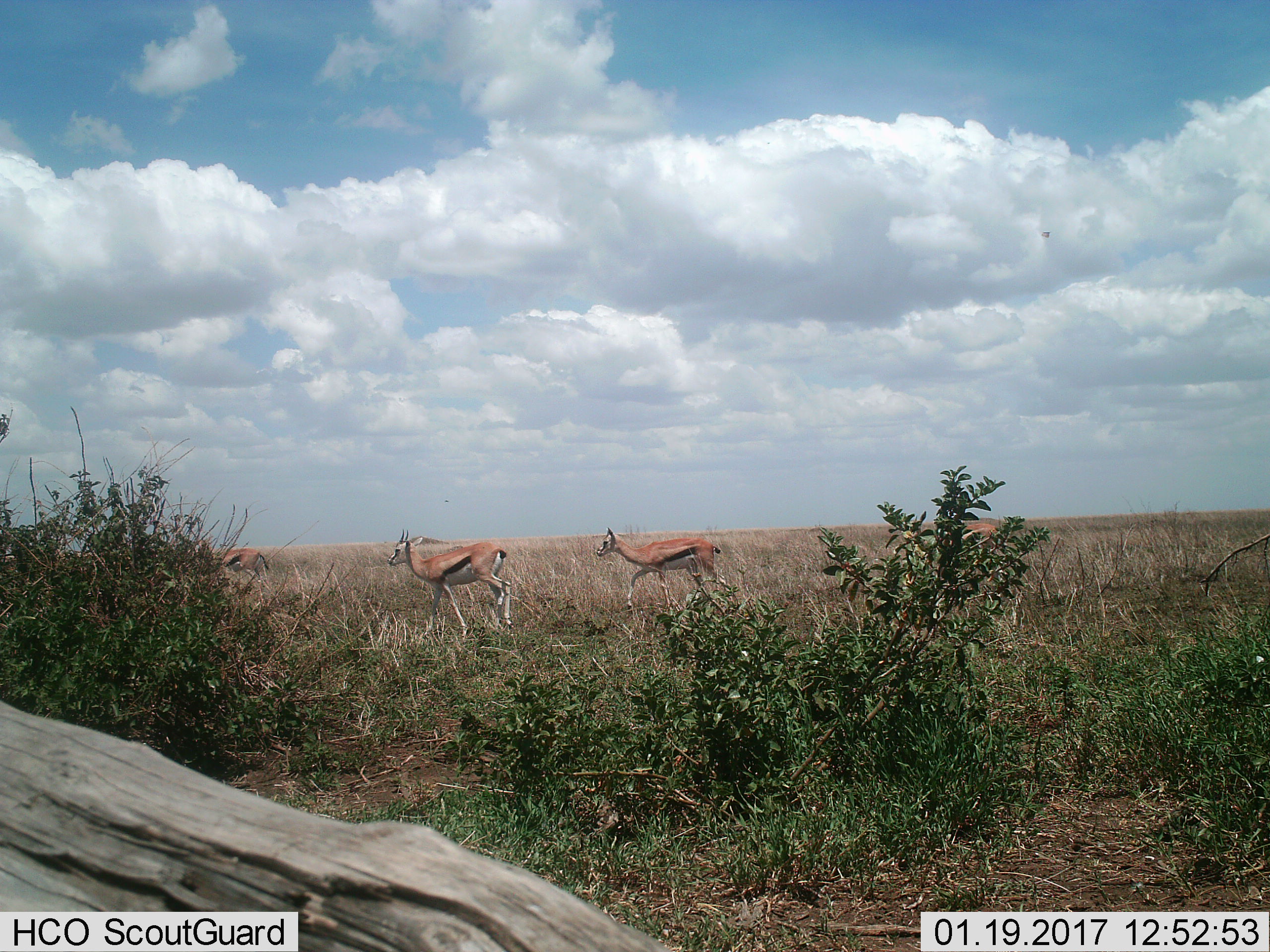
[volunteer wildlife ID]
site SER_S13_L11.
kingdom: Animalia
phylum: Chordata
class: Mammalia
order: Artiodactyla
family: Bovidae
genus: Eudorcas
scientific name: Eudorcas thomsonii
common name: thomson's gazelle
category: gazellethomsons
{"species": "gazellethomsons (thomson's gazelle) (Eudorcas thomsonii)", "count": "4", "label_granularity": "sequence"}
++++++++++
● **TASK ITEM**:
The answer should consist of every line above, exact and free of images.

● **EXERCISE RESULT**:
[volunteer wildlife ID]
site SER_S13_L11.
kingdom: Animalia
phylum: Chordata
class: Mammalia
order: Artiodactyla
family: Bovidae
genus: Eudorcas
scientific name: Eudorcas thomsonii
common name: thomson's gazelle
category: gazellethomsons
{"species": "gazellethomsons (thomson's gazelle) (Eudorcas thomsonii)", "count": "4", "label_granularity": "sequence"}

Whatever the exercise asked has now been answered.